In this paper, we present new high-probability PAC-Bayes bounds for different types of losses. Firstly, for losses with a bounded range, we present a strengthened version of Catoni's bound that holds uniformly for all parameter values. This leads to new fast rate and mixed rate bounds that are interpretable and tighter than previous bounds in the literature. Secondly, for losses with more general tail behaviors, we introduce two new parameter-free bounds: a PAC-Bayes Chernoff analogue when the loss' cumulative generating function is bounded, and a bound when the loss' second moment is bounded. These two bounds are obtained using a new technique based on a discretization of the space of possible events for the "in probability" parameter optimization problem. Finally, we extend all previous results to anytime-valid bounds using a simple technique applicable to any existing bound.

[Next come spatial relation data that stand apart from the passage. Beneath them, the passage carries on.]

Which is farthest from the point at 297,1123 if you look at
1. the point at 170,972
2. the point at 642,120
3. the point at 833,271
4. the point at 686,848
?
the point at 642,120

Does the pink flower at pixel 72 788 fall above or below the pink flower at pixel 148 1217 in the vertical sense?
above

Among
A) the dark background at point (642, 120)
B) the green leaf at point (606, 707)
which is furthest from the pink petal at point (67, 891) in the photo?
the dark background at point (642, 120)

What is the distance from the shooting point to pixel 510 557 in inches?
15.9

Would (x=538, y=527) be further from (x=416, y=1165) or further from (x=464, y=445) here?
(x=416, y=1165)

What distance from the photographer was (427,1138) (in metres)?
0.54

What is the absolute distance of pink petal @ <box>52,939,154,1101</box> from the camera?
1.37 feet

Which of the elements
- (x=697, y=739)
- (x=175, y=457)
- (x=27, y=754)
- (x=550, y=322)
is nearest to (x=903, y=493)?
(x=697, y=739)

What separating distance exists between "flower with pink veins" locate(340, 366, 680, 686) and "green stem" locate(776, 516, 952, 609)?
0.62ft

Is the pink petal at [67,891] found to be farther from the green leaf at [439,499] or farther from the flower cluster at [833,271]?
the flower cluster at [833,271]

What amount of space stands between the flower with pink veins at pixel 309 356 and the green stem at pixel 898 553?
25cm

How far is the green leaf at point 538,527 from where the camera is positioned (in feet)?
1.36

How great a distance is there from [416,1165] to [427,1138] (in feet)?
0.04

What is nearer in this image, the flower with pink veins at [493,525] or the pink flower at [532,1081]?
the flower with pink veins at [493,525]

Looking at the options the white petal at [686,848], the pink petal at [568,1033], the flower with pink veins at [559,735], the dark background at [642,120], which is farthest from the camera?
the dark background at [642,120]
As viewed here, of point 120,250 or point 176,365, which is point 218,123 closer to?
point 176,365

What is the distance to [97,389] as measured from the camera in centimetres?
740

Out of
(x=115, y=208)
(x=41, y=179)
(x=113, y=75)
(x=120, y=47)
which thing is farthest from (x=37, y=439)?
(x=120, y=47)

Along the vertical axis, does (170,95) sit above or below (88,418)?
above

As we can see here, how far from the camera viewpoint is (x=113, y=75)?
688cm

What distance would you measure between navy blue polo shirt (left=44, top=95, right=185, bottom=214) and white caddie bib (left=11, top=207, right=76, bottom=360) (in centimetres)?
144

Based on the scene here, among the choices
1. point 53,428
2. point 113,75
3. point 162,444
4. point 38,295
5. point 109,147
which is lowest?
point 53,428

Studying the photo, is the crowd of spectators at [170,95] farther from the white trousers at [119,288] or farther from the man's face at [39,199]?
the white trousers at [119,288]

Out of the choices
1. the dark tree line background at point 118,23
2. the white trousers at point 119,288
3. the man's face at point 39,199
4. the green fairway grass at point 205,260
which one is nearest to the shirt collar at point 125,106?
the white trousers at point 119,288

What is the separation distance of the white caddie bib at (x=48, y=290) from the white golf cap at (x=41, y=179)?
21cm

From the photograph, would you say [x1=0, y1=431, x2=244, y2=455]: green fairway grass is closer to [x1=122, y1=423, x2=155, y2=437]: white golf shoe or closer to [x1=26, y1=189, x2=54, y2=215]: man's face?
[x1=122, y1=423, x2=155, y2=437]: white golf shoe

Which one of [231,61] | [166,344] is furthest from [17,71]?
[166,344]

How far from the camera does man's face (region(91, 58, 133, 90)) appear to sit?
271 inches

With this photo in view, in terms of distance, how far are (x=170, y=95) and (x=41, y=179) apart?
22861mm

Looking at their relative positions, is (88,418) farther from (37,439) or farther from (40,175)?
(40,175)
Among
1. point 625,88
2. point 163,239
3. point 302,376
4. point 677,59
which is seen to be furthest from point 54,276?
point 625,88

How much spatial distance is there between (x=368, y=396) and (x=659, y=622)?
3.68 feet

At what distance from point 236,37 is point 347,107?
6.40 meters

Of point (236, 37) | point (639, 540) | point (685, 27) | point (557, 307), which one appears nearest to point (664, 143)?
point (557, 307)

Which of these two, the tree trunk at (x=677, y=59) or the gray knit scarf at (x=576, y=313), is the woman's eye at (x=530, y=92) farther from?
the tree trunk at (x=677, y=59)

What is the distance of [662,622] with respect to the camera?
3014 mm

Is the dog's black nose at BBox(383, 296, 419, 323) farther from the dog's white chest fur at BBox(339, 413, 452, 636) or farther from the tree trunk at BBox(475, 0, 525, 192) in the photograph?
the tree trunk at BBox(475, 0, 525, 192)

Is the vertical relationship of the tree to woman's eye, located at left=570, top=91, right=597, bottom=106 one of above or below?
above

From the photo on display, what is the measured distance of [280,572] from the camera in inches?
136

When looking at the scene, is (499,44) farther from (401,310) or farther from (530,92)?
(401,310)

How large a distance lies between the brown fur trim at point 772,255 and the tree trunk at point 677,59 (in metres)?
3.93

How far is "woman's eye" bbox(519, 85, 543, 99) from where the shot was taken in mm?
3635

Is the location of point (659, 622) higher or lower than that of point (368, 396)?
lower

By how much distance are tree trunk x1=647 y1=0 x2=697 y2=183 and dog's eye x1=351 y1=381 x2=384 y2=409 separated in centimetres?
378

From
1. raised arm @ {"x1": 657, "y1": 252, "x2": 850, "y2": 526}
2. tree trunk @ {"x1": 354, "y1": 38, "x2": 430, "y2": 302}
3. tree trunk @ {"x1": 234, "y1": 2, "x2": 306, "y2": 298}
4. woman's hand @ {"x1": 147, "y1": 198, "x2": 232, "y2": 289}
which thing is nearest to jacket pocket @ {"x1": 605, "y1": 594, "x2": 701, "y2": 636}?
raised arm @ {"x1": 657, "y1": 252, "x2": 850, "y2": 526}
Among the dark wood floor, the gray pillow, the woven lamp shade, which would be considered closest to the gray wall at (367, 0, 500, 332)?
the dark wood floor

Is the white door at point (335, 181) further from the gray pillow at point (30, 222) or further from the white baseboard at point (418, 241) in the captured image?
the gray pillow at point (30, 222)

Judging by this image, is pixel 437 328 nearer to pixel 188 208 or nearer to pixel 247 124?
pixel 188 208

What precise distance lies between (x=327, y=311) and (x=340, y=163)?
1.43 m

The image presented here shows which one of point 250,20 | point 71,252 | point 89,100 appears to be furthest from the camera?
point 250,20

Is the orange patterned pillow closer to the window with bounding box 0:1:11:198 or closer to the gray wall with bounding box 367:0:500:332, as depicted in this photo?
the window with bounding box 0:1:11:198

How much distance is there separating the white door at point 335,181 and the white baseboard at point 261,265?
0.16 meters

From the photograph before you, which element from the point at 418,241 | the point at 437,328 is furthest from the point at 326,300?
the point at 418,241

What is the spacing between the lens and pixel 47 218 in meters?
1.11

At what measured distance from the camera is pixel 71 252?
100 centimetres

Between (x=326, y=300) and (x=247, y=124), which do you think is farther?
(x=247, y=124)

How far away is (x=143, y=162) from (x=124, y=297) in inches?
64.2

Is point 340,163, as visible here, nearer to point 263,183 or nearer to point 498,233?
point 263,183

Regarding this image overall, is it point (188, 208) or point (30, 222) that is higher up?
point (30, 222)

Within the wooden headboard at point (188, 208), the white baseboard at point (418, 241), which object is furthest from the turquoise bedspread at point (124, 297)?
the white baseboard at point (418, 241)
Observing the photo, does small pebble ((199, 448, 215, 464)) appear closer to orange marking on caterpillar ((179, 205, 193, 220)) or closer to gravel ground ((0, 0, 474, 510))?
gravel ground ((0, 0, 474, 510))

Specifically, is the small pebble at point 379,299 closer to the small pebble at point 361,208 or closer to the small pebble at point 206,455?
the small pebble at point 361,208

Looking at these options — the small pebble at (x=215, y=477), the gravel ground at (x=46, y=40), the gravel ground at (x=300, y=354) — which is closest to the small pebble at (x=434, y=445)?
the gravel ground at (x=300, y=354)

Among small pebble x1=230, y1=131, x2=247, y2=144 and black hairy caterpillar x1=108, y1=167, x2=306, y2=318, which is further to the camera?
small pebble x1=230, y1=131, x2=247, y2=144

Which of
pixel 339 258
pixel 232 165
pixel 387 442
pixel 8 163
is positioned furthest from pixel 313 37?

翻译：本文针对不同类型的损失函数提出了新的高概率PAC-Bayes界。首先，对于有界范围损失，我们给出了Catoni界的强化版本，该版本对所有参数值一致成立。这导出了新的快速速率和混合速率界，它们比文献中已有的界更具可解释性且更紧。其次，对于具有更一般尾部行为的损失，我们引入了两个新的无参数界：当损失函数的累积生成函数有界时，给出了PAC-Bayes Chernof界模拟；当损失函数的二阶矩有界时，给出了相应的界。这两个界通过一种基于“依概率”参数优化问题可能事件空间离散化的新技术获得。最后，我们利用一种适用于任何现有界的简单技术，将前述所有结果推广至任意时刻有效界。